0

I'm trying to enable hairpin connections on my Kubernetes service, on GKE.

I've tried to follow the instructions here: https://kubernetes.io/docs/tasks/administer-cluster/reconfigure-kubelet/ to configure my kubelet config to enable hairpin mode, but it looks like my configs are never saved, even though the edit command returns without error.

Here is what I try to set when I edit node:

spec:
  podCIDR: 10.4.1.0/24
  providerID: gce://staging/us-east4-b/gke-cluster-staging-highmem-f36fb529-cfnv
  configSource:
    configMap:
      name: my-node-config-4kbd7d944d
      namespace: kube-system
      kubeletConfigKey: kubelet

Here is my node config when I describe it

Name:         my-node-config-4kbd7d944d
Namespace:    kube-system
Labels:       <none>
Annotations:  <none>

Data
====
kubelet_config:
----
{
  "kind": "KubeletConfiguration",
  "apiVersion": "kubelet.config.k8s.io/v1beta1",
  "hairpinMode": "hairpin-veth"
}

I've tried both using "edit node" and "patch". Same result in that nothing is saved. Patch returns "no changes made."

Here is the patch command from the tutorial:

kubectl patch node ${NODE_NAME} -p "{\"spec\":{\"configSource\":{\"configMap\":{\"name\":\"${CONFIG_MAP_NAME}\",\"namespace\":\"kube-system\",\"kubeletConfigKey\":\"kubelet\"}}}}"

I also can't find any resource on where the "hairpinMode" attribute is supposed to be set.

Any help is appreciated!

------------------- edit ----------------

here is why I think hairpinning isn't working.

_ _ _ _ _

## What you will do
- A) Transcribe the part of the post about hairpin mode on GKE from "kubectl patch node" up to and including "help is appreciated!".
- B) Answer these from the post about hairpin mode on GKE:
(i) What does the patch command return?
(ii) In which namespace is the config map set?
(iii) What value is given for "hairpinMode" in the node config?
- C) Write the next part of the post about hairpin mode on GKE, picking up right after its last line.

## Provided material

_ _ _ _ _

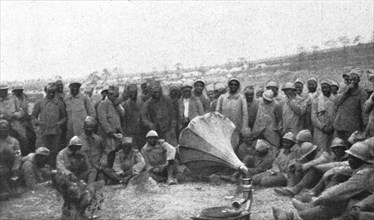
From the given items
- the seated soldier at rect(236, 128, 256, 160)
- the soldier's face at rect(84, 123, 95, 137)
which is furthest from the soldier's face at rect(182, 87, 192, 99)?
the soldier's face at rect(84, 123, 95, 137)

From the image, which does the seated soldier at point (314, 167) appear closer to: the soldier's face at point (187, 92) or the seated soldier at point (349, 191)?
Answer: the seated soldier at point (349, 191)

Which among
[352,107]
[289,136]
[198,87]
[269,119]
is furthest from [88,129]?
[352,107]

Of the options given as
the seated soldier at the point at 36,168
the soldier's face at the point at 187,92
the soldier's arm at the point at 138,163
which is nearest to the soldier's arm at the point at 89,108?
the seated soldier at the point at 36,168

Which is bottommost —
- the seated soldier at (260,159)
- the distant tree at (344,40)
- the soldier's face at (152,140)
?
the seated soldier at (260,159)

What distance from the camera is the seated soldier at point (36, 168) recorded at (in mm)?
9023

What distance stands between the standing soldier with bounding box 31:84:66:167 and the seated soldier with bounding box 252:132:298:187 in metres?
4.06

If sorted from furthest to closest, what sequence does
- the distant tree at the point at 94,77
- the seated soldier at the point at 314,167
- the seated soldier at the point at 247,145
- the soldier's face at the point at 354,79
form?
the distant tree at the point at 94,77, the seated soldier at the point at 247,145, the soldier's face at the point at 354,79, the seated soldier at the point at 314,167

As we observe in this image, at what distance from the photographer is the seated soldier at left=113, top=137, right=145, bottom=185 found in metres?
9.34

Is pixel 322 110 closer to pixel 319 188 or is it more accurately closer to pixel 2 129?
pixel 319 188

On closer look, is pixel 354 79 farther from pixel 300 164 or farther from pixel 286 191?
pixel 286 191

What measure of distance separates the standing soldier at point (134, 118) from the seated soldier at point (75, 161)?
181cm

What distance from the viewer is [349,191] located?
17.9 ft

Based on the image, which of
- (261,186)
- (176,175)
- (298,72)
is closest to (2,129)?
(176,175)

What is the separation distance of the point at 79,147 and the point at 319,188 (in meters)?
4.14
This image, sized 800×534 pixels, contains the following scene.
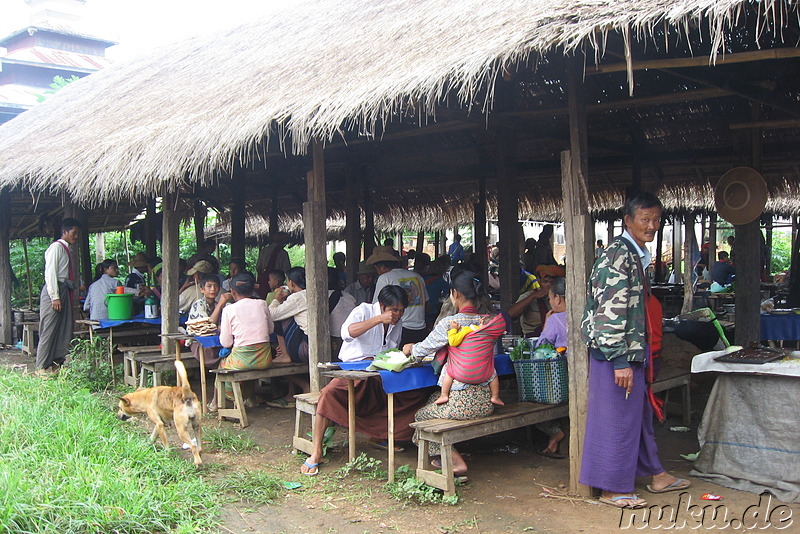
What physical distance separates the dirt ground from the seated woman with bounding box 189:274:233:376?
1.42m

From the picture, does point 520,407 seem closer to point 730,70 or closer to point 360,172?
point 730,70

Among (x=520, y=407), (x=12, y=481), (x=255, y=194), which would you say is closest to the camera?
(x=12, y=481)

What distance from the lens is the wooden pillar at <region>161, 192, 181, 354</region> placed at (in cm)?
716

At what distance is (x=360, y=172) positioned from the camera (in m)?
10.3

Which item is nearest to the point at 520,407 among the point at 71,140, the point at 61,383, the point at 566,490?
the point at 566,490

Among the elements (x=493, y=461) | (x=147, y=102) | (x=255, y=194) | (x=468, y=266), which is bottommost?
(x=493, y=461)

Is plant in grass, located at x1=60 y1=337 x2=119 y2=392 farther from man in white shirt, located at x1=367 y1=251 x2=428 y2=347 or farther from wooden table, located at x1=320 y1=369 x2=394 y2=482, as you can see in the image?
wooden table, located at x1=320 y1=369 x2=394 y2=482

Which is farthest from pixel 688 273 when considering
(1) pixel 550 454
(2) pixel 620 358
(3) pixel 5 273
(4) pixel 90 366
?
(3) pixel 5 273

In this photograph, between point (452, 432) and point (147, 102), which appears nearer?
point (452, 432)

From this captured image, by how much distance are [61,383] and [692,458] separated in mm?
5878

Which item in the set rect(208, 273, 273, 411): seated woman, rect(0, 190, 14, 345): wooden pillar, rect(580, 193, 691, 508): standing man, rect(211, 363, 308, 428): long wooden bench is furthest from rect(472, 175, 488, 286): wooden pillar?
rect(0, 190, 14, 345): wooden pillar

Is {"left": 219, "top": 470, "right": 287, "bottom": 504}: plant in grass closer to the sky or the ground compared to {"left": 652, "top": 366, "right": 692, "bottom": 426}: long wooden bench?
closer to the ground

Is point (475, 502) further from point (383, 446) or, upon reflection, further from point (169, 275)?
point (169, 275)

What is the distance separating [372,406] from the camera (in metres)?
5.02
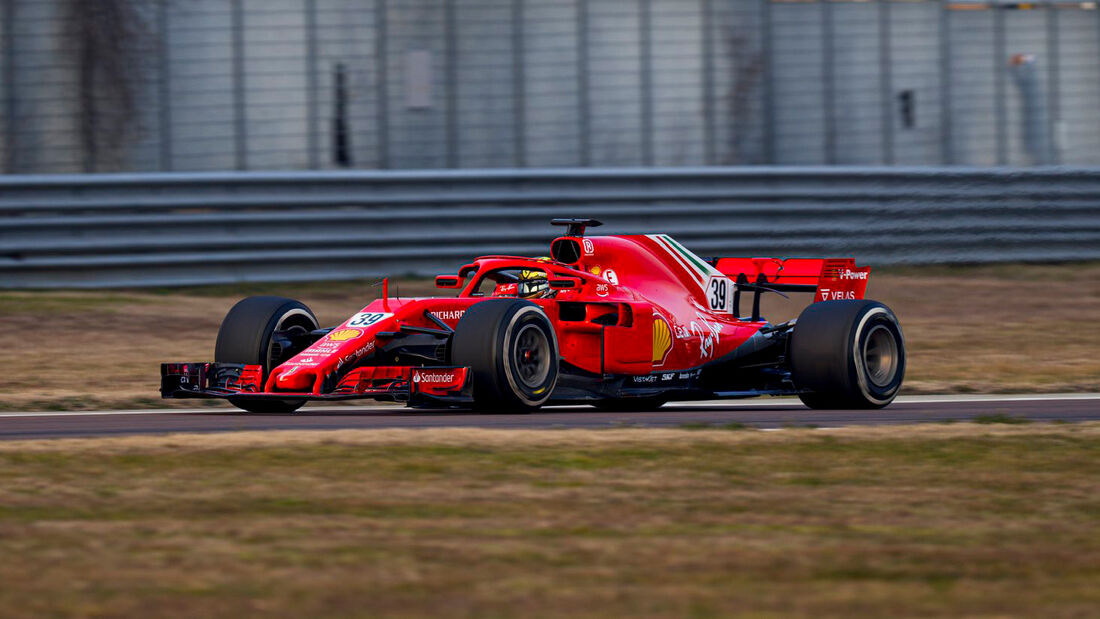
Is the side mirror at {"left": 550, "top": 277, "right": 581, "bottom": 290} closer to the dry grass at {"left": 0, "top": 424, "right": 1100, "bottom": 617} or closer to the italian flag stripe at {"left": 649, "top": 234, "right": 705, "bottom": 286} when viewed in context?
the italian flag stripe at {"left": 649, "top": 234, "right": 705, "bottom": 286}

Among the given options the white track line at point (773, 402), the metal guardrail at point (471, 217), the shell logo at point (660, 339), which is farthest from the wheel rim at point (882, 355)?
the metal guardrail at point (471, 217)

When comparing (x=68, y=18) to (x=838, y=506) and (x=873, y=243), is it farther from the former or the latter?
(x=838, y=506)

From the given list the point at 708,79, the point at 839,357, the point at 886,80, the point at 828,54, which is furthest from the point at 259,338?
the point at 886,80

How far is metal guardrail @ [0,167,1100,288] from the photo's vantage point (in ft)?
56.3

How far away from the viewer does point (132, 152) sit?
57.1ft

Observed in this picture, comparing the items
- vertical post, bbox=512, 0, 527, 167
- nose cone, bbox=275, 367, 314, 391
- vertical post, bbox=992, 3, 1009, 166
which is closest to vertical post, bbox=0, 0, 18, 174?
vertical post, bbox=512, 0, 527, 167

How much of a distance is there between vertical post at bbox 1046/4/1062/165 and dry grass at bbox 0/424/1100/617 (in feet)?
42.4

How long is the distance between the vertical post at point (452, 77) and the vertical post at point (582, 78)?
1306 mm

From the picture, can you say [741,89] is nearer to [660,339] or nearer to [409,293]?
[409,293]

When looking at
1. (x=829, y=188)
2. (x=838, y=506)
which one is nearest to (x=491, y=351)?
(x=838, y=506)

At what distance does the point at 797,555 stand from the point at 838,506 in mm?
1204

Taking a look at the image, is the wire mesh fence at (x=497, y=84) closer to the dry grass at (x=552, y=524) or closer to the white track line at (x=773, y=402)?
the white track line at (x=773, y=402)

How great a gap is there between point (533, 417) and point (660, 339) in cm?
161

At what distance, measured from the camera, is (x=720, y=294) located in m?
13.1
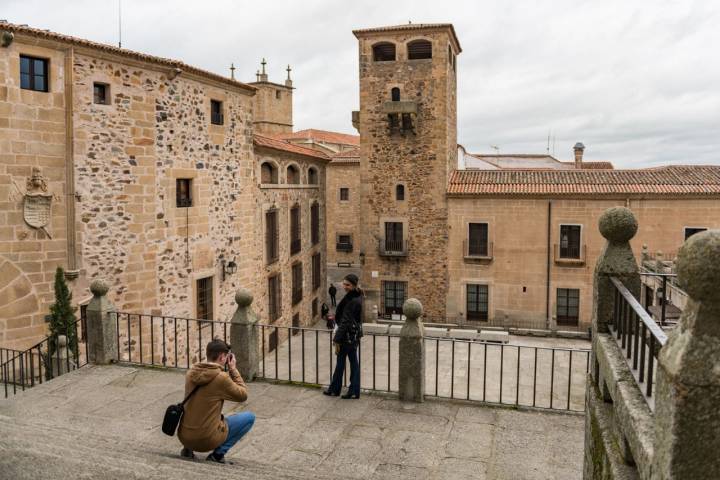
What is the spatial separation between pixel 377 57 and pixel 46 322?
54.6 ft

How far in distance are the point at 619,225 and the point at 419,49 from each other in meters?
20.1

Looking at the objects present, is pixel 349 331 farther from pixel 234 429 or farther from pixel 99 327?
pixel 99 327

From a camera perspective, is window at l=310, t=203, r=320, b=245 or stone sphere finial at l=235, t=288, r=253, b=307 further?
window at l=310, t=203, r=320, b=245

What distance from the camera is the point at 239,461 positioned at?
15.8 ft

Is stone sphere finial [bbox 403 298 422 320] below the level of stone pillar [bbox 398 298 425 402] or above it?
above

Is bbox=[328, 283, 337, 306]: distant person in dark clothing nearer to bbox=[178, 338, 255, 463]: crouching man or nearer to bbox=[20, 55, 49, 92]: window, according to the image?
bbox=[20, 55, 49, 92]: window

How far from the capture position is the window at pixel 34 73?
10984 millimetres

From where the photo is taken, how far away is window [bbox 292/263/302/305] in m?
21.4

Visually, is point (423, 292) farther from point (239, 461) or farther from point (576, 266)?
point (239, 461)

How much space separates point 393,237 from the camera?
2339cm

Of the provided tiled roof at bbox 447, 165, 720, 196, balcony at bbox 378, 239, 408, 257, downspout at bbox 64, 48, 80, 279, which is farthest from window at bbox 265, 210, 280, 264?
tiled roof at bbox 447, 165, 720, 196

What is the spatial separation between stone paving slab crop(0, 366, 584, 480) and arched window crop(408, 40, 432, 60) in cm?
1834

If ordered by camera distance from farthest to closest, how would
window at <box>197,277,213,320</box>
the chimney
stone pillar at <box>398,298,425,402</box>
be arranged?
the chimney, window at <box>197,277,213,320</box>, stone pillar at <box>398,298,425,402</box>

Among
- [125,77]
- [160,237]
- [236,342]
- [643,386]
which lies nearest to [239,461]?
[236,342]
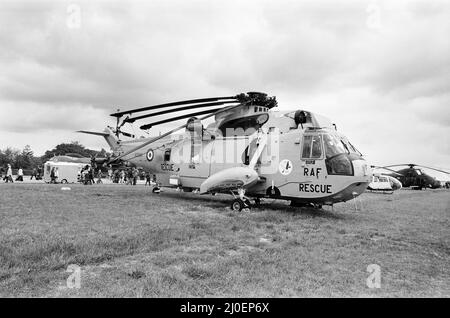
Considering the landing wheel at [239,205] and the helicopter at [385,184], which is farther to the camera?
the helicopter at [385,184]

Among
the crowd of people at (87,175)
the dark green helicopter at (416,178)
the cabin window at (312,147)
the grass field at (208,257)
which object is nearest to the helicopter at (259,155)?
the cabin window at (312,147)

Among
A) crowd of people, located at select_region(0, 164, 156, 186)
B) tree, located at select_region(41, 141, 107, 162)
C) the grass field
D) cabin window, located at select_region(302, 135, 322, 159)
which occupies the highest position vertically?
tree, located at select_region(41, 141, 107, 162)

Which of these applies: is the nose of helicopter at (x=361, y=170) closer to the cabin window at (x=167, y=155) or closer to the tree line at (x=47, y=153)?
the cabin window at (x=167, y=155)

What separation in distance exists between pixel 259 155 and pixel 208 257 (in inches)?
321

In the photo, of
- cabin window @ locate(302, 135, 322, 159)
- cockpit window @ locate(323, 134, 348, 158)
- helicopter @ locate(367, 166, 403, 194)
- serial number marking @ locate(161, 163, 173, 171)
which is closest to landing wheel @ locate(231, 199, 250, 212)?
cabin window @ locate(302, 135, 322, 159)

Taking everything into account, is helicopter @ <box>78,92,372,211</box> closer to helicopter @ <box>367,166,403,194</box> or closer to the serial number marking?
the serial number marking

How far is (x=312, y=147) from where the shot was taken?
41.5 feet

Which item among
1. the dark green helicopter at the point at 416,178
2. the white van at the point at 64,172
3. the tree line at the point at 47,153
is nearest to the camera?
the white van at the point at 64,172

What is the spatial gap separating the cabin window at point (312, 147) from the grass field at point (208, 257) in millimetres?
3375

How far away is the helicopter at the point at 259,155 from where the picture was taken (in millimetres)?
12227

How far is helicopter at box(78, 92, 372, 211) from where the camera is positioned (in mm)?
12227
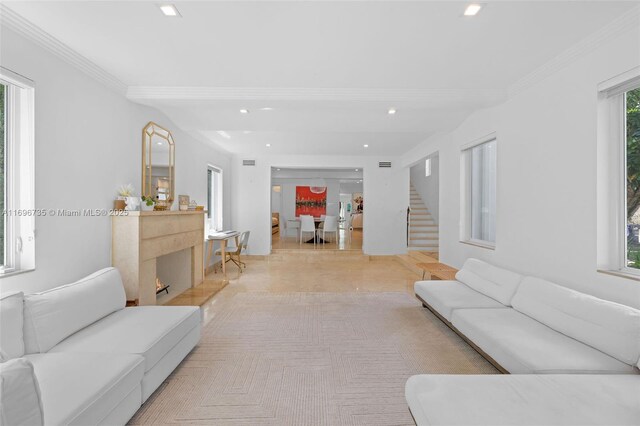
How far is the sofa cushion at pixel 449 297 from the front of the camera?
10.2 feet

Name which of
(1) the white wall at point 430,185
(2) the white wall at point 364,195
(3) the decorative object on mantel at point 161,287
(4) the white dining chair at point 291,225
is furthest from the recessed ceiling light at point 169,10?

_ _ _ _ _

## Responses in order
- A)
kubectl patch node ${NODE_NAME} -p "{\"spec\":{\"configSource\":{\"configMap\":{\"name\":\"${CONFIG_MAP_NAME}\",\"namespace\":\"kube-system\",\"kubeletConfigKey\":\"kubelet\"}}}}"

I also can't find any resource on where the "hairpinMode" attribute is supposed to be set.

Any help is appreciated!

- B)
(i) "no changes made."
(ii) kube-system
(iii) hairpin-veth

- C)
root@668cb9686f-dzcx8:/app# nslookup tasks-staging.[my-domain].com
Server:     10.0.32.10
Address:    10.0.32.10#53

Non-authoritative answer:
Name:   tasks-staging.[my-domain].com
Address: 34.102.170.43

root@668cb9686f-dzcx8:/app# curl https://[my-domain].com/python/healthz
hello
root@668cb9686f-dzcx8:/app# nslookup my-service.default
Server:     10.0.32.10
Address:    10.0.32.10#53

Name:   my-service.default.svc.cluster.local
Address: 10.0.38.76

root@668cb9686f-dzcx8:/app# curl https://my-service.default.svc.cluster.local/python/healthz
curl: (7) Failed to connect to my-service.default.svc.cluster.local port 443: Connection timed out

also if I issue a request to localhost from my service (not curl), it gets a "connection refused." Issuing requests to the external domain, which should get routed to the same pod, is fine though.

I only have one service, one node, one pod, and two listening ports at the moment.

--------------------- including deployment yaml ----------------- Deployment

spec:
  replicas: 1
    spec:
      containers:
      - name: my-app
        ports:
        - containerPort: 8080
        - containerPort: 50001
        readinessProbe:
          httpGet:
            path: /healthz
            port: 8080
            scheme: HTTPS

Ingress:

apiVersion: extensions/v1beta1
kind: Ingress
spec:
  backend:
    serviceName: my-service
    servicePort: 60000
  rules:
  - http:
      paths:
      - path: /*
        backend:
          serviceName: my-service
          servicePort: 60000
      - path: /python/*
        backend:
          serviceName: my-service
          servicePort: 60001

service

---
apiVersion: v1
kind: Service
metadata:
  name: my-service
spec:
  ports:
  - name: port
    port: 60000
    targetPort: 8080
  - name: python-port
    port: 60001
    targetPort: 50001
  type: NodePort

I'm trying to set up a multi-port application where the main program trigger a script to run through issuing a request on the local machine on a different port. (I need to run something in python but the main app is in golang.)

It's a simple script and I'd like to avoid exposing the python endpoints with the external domain, so I don't have to worry about authentication, etc.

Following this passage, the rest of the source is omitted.